*What needs to be done*.
Copy the entries word for word from the line containing "Is calm water, located" through the end of the entries, leaving out the pictures.

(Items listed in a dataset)
begin

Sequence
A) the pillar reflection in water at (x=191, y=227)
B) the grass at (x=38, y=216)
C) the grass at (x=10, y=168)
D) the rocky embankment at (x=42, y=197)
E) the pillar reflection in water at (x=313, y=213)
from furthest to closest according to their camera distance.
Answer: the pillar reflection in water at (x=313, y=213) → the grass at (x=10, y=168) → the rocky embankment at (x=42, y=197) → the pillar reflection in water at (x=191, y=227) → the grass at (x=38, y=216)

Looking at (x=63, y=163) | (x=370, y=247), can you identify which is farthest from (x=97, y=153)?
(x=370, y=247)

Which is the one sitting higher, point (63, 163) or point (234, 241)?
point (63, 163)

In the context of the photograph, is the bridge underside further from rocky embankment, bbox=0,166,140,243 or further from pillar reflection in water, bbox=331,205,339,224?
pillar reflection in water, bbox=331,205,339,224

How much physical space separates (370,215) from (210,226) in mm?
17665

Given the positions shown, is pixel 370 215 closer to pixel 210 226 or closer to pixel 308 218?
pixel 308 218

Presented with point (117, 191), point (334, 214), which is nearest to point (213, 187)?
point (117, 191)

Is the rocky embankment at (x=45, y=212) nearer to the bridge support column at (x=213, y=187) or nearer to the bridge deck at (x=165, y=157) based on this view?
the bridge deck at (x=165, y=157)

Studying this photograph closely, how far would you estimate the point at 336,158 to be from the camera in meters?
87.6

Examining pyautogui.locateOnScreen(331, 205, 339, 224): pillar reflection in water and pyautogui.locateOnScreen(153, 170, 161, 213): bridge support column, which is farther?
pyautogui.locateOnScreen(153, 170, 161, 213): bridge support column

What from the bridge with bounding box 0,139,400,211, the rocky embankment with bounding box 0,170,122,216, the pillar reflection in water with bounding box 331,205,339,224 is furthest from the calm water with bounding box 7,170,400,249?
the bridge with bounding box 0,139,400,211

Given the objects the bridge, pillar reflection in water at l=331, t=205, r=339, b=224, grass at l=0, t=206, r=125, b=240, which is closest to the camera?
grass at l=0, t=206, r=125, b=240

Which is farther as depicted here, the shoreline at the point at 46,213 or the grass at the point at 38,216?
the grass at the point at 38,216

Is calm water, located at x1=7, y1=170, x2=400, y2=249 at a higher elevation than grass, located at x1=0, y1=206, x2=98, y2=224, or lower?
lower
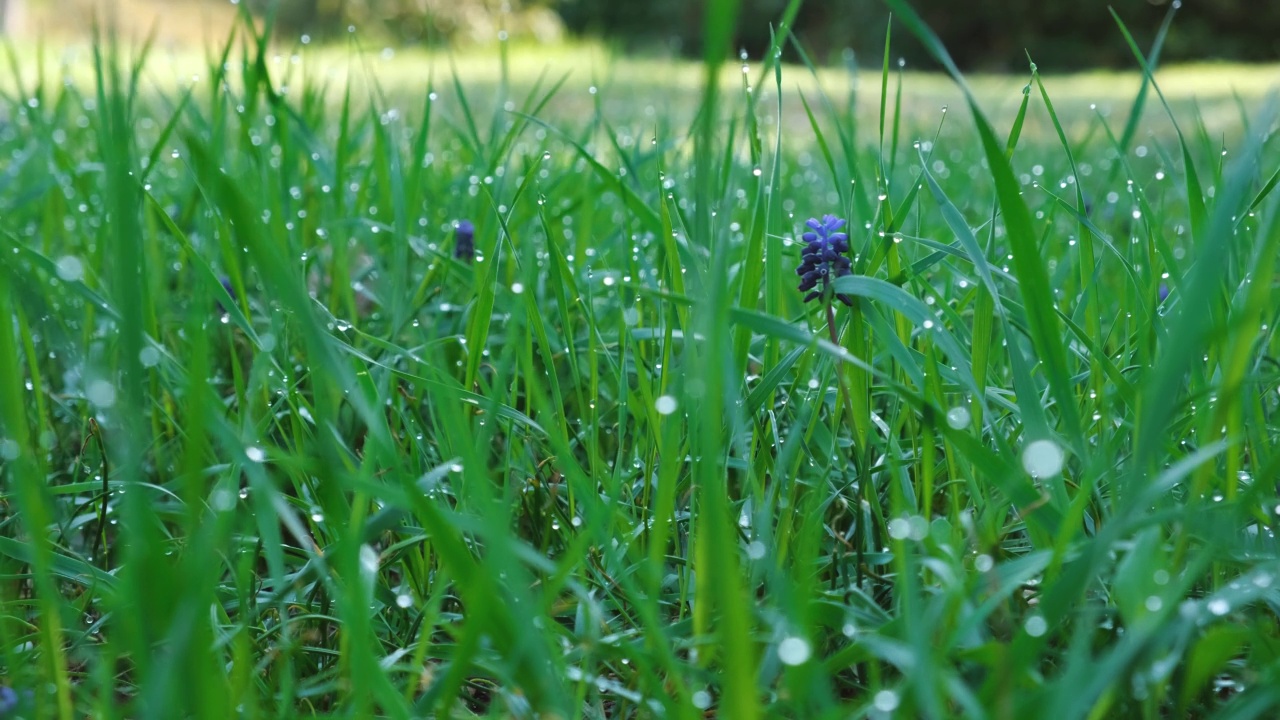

end

*Written solution*.
Is calm water, located at x1=7, y1=170, x2=400, y2=249 at a higher elevation than grass, located at x1=0, y1=206, x2=98, y2=224, or lower?
lower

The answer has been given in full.